That is so neat. Great name!


----------



## rebelINny (Feb 7, 2014)

That is a great name. Sorry to hear about your friend.


----------



## FarmerInaDress (Mar 15, 2013)

My American Alpine first freshener Camas kidded last night with another set of boy/girl twins. She was also bred to the Guernsey buck upthread. It was the quickest, easiest delivery I've ever had and both kids are nursing great today. They are so cute! They got some white patches from mom and dad, especially the boy! We will be keeping the girl to start breeding up a new line of Guernseys. The adorable boy will be for sale as a buck or wether, but it would be a shame to wether him. His dam comes from awesome Alpine lines and he is so beautiful. I think he would be a great buck for someone that wants lots of milk from the Alpine side with the hardiness and rich milk from the Guernsey side.
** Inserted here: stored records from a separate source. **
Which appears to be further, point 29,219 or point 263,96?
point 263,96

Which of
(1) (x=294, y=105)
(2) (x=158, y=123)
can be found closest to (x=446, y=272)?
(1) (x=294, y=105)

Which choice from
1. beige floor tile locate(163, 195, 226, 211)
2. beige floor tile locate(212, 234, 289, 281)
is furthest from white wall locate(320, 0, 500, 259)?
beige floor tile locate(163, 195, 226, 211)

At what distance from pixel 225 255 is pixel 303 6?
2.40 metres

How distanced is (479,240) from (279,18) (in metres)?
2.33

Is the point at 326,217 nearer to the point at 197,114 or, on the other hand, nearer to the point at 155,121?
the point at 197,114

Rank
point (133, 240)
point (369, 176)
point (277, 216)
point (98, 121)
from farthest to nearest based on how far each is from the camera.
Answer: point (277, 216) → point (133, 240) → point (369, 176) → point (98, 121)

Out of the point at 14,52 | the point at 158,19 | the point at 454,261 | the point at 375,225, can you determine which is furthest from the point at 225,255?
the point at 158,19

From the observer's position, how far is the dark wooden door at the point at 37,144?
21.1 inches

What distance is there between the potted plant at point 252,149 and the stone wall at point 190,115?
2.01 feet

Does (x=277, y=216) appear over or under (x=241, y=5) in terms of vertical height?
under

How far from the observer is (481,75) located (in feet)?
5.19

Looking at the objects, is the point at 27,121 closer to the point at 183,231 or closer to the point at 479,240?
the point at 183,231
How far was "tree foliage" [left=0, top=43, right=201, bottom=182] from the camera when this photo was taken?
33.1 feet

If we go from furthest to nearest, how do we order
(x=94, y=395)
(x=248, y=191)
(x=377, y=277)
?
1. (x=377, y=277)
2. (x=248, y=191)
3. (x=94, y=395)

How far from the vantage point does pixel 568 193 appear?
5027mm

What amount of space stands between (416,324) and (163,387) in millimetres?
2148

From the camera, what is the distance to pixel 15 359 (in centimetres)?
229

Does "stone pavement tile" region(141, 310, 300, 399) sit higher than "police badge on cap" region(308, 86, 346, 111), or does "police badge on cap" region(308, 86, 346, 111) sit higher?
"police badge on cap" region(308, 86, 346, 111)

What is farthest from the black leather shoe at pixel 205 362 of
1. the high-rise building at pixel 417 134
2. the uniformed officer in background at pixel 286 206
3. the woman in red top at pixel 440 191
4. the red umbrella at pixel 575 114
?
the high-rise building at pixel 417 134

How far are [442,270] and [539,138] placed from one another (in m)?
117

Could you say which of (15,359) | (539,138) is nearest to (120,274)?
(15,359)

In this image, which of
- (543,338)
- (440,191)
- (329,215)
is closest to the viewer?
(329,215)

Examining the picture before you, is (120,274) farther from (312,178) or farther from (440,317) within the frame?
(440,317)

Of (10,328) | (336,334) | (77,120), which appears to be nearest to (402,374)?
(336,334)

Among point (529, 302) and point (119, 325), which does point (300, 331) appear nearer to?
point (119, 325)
dam's pedigree: http://adgagenetics.org/GoatDetail.aspx?RegNumber=A001662991










Girl (My sister named her Kombu):


















Boy (nicknamed Patches for the time being):


----------



## happybleats (Sep 12, 2010)

beautiful!!!


----------



## Goatlover14 (Jan 8, 2015)

Awesome!


----------



## rebelINny (Feb 7, 2014)

Very nice looking kids! That alpine doe sure is flashy too!


----------



## FarmerInaDress (Mar 15, 2013)

She really is. I've posted better pictures of her elsewhere on here. It is funny, because her dam is colored like an Oberhasli, save for a small heart on her haunches. These are her first kids and they are pretty darn flashy.

The sire is patchy as well, so little guy has color on both sides.


----------



## FarmerInaDress (Mar 15, 2013)

Our last Guernsey doe Danushka kidded last night with another set of boy/girl twins. We are on a roll with these. It was a long, tough delivery. I had to help her a lot with the boy, who came first. The girl came out much easier. Everyone is looking good today. Boy will be for sale. He is HB2 and from the same sire as the previous kids. Danushka is my best Guernsey doe and her udder is looking nice so far.

Boy:










Girl(Mom named her Tamari):










Edit: I forgot to say that both have wattles


----------



## lovinglife (Jun 6, 2013)

Adorable and wattles!


----------



## rebelINny (Feb 7, 2014)

Love! So cute!


----------